One of his Privates had accidentally stepped on a mine and had blown up three other men. The Private had been only eighteen, and one wrong step had killed four soldiers—four good men whose families would mourn. The blast had fractured a nearby tree, which almost crushed him and several others. It had been his first encounter with death up close, and it had not been his last.

Hell, before Steve became all buff and large, a German blockade in a small town had surrounded Bucky's squad. The brass had sorely underestimated the numbers of the Germans, which cost countless lives.
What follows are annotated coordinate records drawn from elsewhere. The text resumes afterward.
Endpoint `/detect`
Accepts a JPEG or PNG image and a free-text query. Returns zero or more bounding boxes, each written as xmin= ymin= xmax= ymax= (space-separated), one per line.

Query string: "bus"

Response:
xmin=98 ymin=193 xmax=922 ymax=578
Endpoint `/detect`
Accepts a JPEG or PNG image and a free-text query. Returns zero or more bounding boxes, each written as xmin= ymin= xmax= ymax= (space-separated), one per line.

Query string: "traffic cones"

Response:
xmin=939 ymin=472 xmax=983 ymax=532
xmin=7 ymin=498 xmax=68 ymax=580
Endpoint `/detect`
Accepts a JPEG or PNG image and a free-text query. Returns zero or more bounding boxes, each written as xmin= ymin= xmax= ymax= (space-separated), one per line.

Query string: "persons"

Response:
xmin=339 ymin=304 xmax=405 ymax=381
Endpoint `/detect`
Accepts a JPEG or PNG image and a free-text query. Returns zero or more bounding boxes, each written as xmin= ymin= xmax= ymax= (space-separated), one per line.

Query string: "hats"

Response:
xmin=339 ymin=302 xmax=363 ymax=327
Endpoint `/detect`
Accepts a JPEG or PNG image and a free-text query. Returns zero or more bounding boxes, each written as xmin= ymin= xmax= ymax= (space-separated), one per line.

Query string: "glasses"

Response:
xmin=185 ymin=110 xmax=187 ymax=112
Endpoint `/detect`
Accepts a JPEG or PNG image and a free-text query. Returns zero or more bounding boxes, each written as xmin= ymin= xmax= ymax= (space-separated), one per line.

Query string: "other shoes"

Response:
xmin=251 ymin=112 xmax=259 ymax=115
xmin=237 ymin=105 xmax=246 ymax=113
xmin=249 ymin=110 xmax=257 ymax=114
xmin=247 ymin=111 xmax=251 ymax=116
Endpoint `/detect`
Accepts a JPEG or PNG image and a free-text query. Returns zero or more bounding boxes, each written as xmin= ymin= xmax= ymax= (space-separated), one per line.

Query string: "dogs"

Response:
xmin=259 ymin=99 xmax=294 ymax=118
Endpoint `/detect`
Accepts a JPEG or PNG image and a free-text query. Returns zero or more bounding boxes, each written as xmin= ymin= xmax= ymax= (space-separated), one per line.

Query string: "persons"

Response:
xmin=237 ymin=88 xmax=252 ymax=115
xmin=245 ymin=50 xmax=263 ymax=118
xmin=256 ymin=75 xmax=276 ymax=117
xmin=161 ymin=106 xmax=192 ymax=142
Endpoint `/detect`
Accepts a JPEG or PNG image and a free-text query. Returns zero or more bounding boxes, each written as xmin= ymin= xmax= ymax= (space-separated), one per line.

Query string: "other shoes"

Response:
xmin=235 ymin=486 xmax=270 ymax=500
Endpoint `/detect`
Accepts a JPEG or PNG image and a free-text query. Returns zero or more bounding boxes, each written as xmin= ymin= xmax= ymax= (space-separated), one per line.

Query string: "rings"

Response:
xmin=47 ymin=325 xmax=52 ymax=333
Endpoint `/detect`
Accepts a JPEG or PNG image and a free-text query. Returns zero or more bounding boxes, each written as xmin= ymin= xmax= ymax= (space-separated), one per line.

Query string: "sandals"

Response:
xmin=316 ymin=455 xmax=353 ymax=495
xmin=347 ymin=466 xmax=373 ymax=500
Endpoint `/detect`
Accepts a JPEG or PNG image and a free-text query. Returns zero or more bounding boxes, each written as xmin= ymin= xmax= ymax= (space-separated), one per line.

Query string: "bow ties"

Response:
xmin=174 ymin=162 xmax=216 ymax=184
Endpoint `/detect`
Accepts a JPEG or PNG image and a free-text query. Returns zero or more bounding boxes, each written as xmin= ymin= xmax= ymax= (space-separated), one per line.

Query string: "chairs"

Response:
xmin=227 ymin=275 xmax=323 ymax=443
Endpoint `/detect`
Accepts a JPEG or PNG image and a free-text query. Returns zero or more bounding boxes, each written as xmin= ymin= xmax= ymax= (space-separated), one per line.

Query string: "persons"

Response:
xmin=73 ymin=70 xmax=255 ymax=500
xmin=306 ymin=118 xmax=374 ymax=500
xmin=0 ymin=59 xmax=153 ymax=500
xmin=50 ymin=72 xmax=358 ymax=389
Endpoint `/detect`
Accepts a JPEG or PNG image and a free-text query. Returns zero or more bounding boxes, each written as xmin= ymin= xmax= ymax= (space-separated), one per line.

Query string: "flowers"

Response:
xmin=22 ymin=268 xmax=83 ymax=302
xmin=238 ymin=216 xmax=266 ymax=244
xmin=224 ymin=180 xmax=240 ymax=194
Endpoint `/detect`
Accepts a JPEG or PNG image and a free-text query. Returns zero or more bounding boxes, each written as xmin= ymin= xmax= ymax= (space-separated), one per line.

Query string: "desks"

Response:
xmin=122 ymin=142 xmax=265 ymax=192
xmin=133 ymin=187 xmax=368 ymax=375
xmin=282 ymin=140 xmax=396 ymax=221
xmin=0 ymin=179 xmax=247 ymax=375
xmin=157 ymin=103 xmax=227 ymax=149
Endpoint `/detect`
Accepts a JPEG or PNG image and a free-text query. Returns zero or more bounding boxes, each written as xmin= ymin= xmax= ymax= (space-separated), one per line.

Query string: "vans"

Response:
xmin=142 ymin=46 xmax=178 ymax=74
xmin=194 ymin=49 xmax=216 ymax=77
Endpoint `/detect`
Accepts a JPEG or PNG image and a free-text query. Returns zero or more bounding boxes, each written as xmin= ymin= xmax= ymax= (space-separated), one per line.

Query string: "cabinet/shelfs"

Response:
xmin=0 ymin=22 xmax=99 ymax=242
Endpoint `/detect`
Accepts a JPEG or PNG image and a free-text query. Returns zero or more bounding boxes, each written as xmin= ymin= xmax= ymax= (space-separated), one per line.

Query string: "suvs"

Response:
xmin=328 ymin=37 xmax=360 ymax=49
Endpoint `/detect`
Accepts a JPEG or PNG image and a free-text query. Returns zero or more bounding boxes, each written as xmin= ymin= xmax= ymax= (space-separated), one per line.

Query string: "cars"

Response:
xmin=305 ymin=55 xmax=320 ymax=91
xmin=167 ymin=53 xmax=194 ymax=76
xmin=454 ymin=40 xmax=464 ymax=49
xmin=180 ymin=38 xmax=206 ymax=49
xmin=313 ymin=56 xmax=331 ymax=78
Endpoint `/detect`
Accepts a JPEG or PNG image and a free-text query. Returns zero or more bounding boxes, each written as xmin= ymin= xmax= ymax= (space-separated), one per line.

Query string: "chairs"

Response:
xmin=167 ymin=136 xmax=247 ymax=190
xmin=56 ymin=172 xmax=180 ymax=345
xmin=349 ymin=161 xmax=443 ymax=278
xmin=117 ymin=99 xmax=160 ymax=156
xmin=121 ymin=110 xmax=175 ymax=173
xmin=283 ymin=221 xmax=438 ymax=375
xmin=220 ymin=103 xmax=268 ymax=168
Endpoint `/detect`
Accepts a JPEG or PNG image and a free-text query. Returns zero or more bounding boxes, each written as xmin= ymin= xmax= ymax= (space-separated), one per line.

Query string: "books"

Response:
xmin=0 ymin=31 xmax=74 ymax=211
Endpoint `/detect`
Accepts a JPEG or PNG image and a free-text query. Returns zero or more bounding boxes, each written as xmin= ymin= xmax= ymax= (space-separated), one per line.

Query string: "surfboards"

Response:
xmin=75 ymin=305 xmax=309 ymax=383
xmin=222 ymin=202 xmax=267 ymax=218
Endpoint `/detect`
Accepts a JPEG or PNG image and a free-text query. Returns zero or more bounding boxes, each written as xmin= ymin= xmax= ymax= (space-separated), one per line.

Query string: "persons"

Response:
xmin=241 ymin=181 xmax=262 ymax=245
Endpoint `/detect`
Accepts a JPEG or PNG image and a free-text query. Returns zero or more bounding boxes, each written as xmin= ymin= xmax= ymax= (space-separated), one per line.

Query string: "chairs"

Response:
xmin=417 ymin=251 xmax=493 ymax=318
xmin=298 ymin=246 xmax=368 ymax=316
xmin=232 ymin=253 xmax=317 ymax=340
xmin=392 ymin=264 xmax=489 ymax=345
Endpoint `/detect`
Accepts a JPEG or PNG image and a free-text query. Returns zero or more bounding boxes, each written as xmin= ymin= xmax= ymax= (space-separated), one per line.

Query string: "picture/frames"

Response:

Only himself and five other men from the thirty who laid siege to the village survived. As the only remaining officer in the group, the role of leader fell to him. By some miracle, he managed to lead himself and the rest of the men out of the village, but he suffered a bullet in the shoulder and a shrapnel ricochet in the leg for his troubles. He could have died there—he should have died there. The odds were not in their fair, and the Germans had every opportunity to slaughter them.

But they didn't. They survived. And although it had broken something inside of him at the sight of most of his allies—and several of his friends—lying dead on the streets, bleeding on the ground or torn to shreds from shrapnel and mortars, he had pulled through and got the rest of the men out of there alive.

The wounds from the battle had hurt, but, now, he couldn't even see the scars anymore. Where there used to be evidence of puckered skin now felt smooth to the touch. His leg hair had even grown back over the jagged line on his shin, further obscuring the once-sore patches of scars.

Funnily enough, the bullet he took for Suzie at Hydra's fancy watermill base showed no signs of scarring. The pinpricks of track marks and angry, purple bruises from the thousand and one needles jabbed into his skin at the whim of Zola's psychotic mind had long since faded. The fire burning in his veins had cooled to a dull ache and surprisingly showed no signs of ever being detrimental to his health.